What do you think about generational research and it’s application in higher education?  Does the Quiz: How Millennial Are You? make you feel left out/misunderstood or provide helpful insights/affirmation? According to Richard Pells, The Peculiar Generation (Chronicle of Higher Education, 3/21/2010) gets lost in the generational conversations. I think that it’s an example of how broad categorizations break down as one becomes more specific. Understanding people, their context, and their culture (especially our own?) is much more complex/nuanced than many of us desire to confess. But maybe it’s a first step to have the broad categories to provide perspective before wrestling with specifics. What do you think?
We’ve all heard about the “greatest generation,” which lived through the Depression of the 1930s and won World War II (with a little help from our Russian friends). We’ve also been subjected to innumerable analyses about the “baby boomers,” born in the late 1940s and 1950s, who instigated the social and cultural upheavals of the 1960s and have shaped American society ever since.

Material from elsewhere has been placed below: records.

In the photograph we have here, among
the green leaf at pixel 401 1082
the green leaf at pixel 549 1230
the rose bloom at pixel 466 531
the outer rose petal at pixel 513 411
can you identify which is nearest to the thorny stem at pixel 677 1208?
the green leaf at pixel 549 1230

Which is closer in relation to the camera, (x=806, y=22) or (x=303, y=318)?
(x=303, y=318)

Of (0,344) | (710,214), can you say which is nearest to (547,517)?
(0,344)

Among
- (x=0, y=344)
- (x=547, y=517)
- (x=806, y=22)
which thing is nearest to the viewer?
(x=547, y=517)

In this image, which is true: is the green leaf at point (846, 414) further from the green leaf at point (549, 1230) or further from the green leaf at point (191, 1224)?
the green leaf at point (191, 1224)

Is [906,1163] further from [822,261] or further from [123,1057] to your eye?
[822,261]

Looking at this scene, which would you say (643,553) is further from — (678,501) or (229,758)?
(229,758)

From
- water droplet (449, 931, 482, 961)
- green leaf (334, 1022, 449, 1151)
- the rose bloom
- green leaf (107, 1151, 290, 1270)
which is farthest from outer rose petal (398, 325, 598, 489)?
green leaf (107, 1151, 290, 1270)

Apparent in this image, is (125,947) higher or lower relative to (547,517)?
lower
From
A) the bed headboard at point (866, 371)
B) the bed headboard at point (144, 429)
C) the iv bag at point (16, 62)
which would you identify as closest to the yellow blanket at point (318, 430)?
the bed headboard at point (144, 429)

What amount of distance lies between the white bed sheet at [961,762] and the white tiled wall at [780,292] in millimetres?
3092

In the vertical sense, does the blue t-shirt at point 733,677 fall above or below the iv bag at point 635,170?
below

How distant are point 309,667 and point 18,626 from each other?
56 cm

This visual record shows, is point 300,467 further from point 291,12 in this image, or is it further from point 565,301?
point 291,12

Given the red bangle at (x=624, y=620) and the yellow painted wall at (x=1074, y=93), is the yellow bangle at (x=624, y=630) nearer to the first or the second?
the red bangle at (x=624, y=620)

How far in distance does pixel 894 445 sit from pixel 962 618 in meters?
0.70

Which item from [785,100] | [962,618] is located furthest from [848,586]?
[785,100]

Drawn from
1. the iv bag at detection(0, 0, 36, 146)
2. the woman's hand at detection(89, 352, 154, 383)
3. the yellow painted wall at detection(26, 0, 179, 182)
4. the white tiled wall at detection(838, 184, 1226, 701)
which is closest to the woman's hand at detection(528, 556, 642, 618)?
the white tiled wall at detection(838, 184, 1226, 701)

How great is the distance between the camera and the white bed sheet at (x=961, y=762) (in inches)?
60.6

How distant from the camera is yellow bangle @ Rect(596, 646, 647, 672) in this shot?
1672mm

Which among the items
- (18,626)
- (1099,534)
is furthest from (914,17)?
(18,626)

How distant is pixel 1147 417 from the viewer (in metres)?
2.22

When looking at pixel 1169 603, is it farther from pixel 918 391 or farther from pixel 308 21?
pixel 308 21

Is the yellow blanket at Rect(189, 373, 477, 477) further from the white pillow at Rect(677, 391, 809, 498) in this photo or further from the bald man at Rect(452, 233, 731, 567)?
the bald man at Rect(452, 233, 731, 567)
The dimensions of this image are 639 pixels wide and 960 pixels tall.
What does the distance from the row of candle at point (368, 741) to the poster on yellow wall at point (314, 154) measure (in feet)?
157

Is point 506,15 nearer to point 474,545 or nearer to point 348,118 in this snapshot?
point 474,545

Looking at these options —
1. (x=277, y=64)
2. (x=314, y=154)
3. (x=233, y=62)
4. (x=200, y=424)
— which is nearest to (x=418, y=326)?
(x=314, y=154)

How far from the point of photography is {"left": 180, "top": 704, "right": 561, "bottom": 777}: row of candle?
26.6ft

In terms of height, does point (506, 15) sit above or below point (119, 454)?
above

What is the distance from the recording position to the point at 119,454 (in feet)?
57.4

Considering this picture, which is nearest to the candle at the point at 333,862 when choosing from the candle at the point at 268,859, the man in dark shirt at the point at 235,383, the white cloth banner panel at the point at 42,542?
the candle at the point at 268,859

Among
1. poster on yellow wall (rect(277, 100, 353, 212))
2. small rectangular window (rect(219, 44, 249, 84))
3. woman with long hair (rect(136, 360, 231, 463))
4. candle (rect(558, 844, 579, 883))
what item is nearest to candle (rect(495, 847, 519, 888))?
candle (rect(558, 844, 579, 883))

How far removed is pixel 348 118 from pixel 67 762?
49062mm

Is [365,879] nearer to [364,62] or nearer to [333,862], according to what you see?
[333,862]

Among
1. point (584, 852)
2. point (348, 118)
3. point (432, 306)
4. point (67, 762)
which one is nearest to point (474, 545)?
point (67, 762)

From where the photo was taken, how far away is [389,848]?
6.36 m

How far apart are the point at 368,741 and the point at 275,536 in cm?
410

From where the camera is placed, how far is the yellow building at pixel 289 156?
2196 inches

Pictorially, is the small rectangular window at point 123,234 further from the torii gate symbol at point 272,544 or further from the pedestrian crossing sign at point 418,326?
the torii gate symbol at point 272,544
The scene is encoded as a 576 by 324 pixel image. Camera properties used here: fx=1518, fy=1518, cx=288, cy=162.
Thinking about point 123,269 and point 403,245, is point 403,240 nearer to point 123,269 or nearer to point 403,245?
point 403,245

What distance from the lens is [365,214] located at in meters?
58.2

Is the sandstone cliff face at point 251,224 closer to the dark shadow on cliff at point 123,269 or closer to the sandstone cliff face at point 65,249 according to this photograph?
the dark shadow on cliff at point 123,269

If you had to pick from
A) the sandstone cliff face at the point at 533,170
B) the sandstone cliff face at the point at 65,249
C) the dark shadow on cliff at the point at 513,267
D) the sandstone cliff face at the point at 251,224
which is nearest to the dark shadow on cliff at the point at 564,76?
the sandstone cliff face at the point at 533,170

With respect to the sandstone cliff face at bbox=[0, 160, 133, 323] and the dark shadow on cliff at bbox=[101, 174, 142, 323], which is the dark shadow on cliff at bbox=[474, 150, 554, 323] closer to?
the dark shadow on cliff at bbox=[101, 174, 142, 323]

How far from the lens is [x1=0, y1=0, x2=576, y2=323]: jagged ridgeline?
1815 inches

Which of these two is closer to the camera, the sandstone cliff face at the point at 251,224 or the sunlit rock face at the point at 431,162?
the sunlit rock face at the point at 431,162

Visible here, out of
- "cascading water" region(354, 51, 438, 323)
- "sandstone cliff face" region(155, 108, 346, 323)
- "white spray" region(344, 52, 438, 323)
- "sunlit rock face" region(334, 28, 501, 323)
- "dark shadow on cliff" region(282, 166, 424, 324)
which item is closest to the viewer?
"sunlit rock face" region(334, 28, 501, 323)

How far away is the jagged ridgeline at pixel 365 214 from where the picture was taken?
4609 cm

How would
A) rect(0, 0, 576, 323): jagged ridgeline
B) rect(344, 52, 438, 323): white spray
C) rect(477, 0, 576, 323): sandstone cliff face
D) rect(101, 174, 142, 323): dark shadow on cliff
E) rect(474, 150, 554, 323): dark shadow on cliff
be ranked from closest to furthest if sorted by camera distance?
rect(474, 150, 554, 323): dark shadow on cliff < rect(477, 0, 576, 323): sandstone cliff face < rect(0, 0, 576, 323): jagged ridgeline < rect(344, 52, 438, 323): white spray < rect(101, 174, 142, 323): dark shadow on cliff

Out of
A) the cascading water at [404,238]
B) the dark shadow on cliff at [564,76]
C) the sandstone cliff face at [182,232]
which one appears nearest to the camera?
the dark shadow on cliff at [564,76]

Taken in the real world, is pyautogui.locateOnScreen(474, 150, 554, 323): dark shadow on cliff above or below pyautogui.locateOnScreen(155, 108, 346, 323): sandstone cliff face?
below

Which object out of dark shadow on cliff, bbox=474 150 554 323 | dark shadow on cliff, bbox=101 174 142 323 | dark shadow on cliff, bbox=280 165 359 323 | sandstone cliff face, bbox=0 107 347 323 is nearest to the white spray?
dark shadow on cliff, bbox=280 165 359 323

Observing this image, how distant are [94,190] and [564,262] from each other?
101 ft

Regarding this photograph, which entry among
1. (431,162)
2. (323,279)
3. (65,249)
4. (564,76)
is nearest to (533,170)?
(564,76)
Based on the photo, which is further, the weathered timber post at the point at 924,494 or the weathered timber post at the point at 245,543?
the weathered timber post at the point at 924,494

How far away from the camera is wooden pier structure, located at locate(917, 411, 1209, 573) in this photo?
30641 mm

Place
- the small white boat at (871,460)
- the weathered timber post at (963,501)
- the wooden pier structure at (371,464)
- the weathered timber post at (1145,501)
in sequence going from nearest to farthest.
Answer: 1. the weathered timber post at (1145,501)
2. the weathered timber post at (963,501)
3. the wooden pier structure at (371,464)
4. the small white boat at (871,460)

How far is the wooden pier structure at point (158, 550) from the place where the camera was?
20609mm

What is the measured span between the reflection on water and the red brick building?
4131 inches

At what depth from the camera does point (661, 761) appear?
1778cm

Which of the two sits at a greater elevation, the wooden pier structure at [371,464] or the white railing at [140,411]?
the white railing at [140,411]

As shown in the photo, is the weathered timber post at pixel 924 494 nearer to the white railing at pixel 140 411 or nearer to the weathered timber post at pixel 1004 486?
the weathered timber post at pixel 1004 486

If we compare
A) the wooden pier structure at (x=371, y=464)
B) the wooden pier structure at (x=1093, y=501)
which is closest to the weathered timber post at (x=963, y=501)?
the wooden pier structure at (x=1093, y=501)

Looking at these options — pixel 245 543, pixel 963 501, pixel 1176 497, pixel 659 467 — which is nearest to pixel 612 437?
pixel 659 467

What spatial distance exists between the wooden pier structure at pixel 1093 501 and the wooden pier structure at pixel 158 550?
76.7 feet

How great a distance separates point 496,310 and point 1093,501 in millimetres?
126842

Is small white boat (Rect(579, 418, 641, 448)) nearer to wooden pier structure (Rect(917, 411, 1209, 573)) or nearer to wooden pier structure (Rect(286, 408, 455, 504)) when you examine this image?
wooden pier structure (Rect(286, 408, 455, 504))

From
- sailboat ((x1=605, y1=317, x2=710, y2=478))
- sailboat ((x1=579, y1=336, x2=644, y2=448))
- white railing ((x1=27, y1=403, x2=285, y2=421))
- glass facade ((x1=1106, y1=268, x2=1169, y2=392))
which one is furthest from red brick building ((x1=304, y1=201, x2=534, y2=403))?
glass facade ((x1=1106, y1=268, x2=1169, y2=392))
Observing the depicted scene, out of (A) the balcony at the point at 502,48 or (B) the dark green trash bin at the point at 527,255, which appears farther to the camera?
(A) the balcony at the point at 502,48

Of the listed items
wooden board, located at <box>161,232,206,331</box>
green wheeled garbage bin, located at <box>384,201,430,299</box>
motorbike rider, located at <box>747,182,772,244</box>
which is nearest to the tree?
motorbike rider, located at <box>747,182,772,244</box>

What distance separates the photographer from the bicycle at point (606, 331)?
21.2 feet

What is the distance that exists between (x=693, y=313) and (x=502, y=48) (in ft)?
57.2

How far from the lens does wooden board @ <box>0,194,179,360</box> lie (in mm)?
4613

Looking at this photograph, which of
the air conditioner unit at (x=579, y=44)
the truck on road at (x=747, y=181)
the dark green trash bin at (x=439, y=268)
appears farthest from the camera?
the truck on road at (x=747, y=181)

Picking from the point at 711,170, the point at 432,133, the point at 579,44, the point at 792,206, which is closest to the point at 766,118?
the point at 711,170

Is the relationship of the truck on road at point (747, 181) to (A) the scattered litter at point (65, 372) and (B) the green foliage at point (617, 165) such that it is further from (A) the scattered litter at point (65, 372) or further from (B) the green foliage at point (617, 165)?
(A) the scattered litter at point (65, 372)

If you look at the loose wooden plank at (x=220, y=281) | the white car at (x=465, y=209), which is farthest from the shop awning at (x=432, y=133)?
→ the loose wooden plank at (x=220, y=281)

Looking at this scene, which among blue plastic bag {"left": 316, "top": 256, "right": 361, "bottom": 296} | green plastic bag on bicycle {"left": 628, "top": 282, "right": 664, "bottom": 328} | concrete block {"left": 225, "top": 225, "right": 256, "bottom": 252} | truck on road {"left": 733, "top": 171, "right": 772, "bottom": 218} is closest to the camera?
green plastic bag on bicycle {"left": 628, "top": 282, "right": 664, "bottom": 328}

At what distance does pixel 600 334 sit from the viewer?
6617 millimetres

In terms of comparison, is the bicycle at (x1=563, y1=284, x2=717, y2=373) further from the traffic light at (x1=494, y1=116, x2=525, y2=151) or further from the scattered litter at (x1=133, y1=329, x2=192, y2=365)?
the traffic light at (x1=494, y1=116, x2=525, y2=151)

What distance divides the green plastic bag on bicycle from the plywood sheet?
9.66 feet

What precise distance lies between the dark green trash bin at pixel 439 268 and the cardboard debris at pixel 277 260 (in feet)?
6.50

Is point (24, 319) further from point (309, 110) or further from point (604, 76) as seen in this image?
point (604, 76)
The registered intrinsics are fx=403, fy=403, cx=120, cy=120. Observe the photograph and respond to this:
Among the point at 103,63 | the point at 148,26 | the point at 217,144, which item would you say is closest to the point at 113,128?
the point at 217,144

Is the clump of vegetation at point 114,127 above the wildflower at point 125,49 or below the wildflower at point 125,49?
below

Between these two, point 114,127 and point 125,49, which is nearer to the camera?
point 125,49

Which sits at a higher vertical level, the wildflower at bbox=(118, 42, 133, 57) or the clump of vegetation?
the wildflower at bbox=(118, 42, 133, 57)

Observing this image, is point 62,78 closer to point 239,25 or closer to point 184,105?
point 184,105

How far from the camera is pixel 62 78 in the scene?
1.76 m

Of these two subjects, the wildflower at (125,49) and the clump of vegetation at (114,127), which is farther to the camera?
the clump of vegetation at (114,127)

But what about the people born between the beginning of World War II, in 1939, and its end, in 1945? Those members of a transitionally awkward generation who were too young to have personally experienced the Depression or the war, but too old to have been embroiled in the turmoil on college campuses in the late 1960s. Who were presumably too blasé or sedate to have participated in the battles against the Vietnam War or for the equality of women, much less in the revels at Woodstock. Who came of age in an America that was obsessed with the cold war and was not yet bombarded daily by technological innovations, new waves of immigrants, or cataclysms in the stock market. What contributions, if any, has this generation made to American political and cultural life?
Quite a lot, as it happens. In fact, many in this cohort were responsible for some of the principal transformations—especially in movies, music, and journalism—that have occurred in America over the past 60 years. … — Richard Pells, The Peculiar Generation (Chronicle of Higher Education, 3/21/2010).